* _STUDY TEXT_
At the same time as the Milwaukee evaluation, Patrick Wolf and other Arkansas colleagues were working on a new evaluation of Washington D.C.’s federally funded voucher program. That study showed no difference in test scores, but large positive graduate results.
That pattern of “no test score benefits, some attainment benefits” has stuck in the research narrative even among voucher skeptics. But as I recently explained in a piece for the Brookings Institution, it’s just that: a narrative. Other studies in New York, Louisiana and Florida all show no real advantages for vouchers on educational attainment.
And certainly nothing to offset the cataclysmic results that began to come out after the early-stage evaluations I just described. The newer D.C.,Indiana, Louisiana, and Ohio studies that took place after 2013 and have showed pandemic and Katrina-sized harm to student test scores are all of at-scale voucher programs.
What do I mean by “at scale?” I mean that despite limited evidence in those pilot programs, vouchers have been steadily expanding across the country, and within states. So those D.C., Indiana Louisiana and Ohio studies represent our best understanding to date of what happens when you expand vouchers beyond the initial test phase. The answer: horrific impacts on student outcomes.
There are a number of reasons this could be, but I tend to argue we need not overthink this. Vouchers just don’t work. The kids who stand to gain from private schooling were and are already there. For the vast majority of kids, they’re better off in public schools. That’s what the latest voucher research shows.
As an example of what I mean: consider that in Wisconsin (which has not had a statewide study since ours ended in 2010), 41% of voucher-receiving schools have opened and then closed and failed since public funding began in the early 1990s.
That’s what happens when policymakers divert tax dollars to private schools: it’s like venture capitalism for education. It’s like Theranos but for private schooling. New providers race to gobble up new taxpayer money, but most of them have no business near kids.
Now, to fully understand why these terrible policies exist and in fact have never spread faster and further than they are today, we need to understand the politics. And to understand the politics, we need to understand the money.
On the one hand it’s pretty simple. Once you understand that the same people pushing vouchers are the same people funding groups that insist Donald Trump won the election and are now organizing a similar “Big Lie” for 2022’s results, you understand a lot. But read on.
2. Funding Vouchers, Funding Election Lies
It’s difficult to tell how much money has been spent to advocate for school vouchers over the years. But we know perhaps the biggest single funder—perhaps even larger than Betsy DeVos herself—is the Lynde and Harry Bradley Foundation. The Bradley Foundation is a little-known group based in Wisconsin and they’ve given tens of millions of dollars to voucher activism over the years.

* _PROBLEM DETAILS_
Please copy out the school voucher passage word for word, from "That’s what happens" up to and including "understand the money.".

* _MATERIAL SUPPLIED_
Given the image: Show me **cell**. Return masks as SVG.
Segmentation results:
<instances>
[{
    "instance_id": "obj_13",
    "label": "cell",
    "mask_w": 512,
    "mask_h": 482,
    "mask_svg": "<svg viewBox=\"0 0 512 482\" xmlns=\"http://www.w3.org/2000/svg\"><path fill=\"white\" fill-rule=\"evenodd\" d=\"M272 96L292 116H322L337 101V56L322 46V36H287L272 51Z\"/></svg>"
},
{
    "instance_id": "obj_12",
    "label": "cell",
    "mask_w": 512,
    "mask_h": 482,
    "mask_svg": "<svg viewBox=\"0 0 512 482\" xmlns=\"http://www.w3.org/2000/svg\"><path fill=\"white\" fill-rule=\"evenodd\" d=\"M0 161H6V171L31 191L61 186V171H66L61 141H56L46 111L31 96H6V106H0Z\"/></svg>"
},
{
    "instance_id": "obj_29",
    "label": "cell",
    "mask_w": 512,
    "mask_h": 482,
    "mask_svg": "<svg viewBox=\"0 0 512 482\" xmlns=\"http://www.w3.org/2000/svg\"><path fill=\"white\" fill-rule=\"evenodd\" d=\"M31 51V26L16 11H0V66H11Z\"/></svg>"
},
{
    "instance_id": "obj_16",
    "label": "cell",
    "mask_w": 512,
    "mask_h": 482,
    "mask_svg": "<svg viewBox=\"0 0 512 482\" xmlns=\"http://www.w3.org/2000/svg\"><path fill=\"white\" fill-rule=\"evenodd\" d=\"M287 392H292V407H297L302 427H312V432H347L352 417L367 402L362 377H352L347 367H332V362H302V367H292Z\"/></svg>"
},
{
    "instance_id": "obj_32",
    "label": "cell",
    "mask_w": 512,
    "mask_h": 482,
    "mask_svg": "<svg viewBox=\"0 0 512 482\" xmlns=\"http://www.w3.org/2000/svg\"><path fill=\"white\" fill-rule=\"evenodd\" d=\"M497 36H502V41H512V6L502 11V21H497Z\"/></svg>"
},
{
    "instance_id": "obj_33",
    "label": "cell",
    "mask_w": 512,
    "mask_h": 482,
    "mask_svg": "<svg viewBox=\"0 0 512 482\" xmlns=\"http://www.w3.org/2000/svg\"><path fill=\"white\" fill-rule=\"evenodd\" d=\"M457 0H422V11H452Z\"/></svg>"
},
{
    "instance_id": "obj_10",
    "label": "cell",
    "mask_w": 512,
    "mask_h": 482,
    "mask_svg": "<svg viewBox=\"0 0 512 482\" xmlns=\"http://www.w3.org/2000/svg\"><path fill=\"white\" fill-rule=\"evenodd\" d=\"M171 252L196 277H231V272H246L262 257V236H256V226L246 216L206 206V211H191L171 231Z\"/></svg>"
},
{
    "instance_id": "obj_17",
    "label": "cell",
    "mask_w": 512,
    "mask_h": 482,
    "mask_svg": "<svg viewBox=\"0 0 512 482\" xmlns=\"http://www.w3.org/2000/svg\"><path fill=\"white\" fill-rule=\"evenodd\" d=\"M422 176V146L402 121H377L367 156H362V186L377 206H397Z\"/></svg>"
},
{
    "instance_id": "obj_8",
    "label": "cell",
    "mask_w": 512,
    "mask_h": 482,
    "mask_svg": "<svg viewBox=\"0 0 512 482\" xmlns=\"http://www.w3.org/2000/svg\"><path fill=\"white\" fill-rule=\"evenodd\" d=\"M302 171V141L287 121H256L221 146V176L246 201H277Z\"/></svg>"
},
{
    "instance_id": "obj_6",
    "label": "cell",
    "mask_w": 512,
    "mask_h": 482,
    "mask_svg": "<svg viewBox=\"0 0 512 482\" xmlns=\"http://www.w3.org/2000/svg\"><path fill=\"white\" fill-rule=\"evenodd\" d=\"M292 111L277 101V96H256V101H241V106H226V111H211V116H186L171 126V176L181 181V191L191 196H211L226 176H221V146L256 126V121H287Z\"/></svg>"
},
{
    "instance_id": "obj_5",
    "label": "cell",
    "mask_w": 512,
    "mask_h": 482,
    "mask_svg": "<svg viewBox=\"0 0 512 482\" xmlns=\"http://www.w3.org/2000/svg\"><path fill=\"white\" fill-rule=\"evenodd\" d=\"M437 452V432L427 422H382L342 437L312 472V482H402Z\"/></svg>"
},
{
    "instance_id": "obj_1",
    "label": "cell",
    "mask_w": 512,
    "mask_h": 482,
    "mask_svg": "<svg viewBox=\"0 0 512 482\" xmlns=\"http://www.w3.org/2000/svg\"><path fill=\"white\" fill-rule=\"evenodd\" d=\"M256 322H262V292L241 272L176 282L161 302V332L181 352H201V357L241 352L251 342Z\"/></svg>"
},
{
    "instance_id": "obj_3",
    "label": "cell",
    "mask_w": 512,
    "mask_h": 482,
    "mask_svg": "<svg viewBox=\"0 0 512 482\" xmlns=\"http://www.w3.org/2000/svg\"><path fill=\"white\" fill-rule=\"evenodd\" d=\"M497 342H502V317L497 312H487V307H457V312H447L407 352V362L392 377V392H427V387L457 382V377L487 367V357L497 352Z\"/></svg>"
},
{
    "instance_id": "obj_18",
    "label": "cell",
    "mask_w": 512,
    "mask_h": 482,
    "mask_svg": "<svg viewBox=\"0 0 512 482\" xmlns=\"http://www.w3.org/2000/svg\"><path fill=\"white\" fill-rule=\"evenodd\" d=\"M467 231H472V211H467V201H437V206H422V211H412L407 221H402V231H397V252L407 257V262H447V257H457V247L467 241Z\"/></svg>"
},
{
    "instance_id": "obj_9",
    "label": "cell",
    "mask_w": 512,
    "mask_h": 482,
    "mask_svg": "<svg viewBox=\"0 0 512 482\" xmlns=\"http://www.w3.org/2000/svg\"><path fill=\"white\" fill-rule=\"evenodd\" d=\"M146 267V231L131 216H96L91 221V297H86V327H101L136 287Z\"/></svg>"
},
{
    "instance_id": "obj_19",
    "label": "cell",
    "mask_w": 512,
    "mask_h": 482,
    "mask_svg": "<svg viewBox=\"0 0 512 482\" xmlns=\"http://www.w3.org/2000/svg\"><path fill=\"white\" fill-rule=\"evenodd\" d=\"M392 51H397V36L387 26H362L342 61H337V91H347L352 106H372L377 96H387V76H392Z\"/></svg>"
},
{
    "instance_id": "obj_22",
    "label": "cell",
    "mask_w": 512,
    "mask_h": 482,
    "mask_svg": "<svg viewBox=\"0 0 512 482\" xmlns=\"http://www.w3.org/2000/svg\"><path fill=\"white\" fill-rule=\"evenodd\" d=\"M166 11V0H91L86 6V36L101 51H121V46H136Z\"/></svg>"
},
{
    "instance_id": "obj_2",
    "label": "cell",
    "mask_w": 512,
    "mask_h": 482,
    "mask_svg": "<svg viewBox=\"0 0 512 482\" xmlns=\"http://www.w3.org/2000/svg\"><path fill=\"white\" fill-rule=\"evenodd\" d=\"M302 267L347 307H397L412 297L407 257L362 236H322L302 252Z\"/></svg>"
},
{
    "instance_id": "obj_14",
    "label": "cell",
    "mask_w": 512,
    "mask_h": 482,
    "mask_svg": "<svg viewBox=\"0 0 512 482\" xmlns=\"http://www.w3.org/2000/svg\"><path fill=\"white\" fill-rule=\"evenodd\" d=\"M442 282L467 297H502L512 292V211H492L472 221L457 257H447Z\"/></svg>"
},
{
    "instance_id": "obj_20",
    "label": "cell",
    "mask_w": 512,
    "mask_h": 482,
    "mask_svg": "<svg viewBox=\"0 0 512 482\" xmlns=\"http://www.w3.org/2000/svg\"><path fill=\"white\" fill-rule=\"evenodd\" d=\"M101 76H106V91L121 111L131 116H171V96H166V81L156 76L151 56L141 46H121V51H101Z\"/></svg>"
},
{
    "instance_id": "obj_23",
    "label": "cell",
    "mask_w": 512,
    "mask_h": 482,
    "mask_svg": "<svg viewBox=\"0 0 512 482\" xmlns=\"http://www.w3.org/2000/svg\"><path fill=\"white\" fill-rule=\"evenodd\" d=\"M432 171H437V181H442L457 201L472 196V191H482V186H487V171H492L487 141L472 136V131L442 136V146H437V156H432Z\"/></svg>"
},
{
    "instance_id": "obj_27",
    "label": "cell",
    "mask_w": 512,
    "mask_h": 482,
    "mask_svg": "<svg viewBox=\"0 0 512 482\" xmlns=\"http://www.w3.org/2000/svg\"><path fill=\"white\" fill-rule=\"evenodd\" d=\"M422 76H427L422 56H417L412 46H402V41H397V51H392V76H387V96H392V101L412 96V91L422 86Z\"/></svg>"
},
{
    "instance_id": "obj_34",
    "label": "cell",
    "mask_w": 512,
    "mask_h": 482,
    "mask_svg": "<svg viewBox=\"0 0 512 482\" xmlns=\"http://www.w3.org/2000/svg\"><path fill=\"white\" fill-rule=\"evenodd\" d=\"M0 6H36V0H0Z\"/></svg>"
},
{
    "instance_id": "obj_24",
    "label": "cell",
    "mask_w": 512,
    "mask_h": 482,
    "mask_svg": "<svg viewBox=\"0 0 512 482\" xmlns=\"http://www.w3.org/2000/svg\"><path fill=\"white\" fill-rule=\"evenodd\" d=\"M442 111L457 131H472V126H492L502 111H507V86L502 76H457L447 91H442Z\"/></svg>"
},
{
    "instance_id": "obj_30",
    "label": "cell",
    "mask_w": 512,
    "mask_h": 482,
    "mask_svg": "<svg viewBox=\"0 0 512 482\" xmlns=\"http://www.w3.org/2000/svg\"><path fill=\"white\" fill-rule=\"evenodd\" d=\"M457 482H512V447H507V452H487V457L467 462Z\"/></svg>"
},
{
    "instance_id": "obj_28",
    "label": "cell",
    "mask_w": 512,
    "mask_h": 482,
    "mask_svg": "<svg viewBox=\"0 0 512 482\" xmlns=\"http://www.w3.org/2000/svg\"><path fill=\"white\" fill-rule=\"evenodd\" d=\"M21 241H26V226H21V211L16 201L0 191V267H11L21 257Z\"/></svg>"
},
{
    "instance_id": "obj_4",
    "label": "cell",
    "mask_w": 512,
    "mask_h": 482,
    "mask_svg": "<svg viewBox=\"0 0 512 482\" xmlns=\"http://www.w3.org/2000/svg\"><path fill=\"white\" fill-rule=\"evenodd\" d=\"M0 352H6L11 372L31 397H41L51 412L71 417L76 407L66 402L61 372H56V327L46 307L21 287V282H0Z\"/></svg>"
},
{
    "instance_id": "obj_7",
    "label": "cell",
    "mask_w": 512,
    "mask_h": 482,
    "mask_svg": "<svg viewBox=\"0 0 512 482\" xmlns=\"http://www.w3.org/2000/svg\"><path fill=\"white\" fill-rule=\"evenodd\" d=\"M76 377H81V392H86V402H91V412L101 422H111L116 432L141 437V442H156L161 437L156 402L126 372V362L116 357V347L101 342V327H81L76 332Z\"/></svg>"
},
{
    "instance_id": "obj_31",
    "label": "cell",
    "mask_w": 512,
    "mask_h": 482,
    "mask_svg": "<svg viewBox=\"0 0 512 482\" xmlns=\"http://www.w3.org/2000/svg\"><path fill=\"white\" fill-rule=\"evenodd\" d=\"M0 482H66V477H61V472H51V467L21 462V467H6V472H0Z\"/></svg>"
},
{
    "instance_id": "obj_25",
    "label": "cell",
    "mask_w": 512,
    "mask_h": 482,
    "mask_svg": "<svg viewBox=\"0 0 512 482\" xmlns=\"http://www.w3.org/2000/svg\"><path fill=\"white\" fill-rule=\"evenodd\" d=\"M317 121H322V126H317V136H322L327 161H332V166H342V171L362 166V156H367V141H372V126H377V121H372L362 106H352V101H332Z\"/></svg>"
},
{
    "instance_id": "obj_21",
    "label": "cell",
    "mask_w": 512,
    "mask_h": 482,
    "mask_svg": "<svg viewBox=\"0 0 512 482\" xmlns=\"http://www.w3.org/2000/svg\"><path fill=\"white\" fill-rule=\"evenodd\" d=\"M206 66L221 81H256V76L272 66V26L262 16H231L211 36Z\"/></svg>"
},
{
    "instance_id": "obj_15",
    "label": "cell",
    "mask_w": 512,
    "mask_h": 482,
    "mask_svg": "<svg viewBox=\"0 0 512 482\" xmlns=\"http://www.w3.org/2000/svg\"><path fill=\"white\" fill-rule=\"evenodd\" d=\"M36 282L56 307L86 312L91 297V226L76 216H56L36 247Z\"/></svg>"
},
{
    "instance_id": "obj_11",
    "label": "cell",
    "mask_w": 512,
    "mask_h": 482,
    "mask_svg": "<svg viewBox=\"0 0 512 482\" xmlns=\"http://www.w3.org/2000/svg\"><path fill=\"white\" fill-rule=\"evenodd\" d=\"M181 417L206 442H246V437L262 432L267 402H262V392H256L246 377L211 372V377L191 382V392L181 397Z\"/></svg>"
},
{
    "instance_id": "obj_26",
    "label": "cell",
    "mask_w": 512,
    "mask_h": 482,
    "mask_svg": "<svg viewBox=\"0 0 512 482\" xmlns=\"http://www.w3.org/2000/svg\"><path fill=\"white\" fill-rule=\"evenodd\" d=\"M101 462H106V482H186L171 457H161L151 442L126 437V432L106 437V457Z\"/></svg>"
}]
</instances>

* _ANSWER SPACE_
That’s what happens when policymakers divert tax dollars to private schools: it’s like venture capitalism for education. It’s like Theranos but for private schooling. New providers race to gobble up new taxpayer money, but most of them have no business near kids.
Now, to fully understand why these terrible policies exist and in fact have never spread faster and further than they are today, we need to understand the politics. And to understand the politics, we need to understand the money.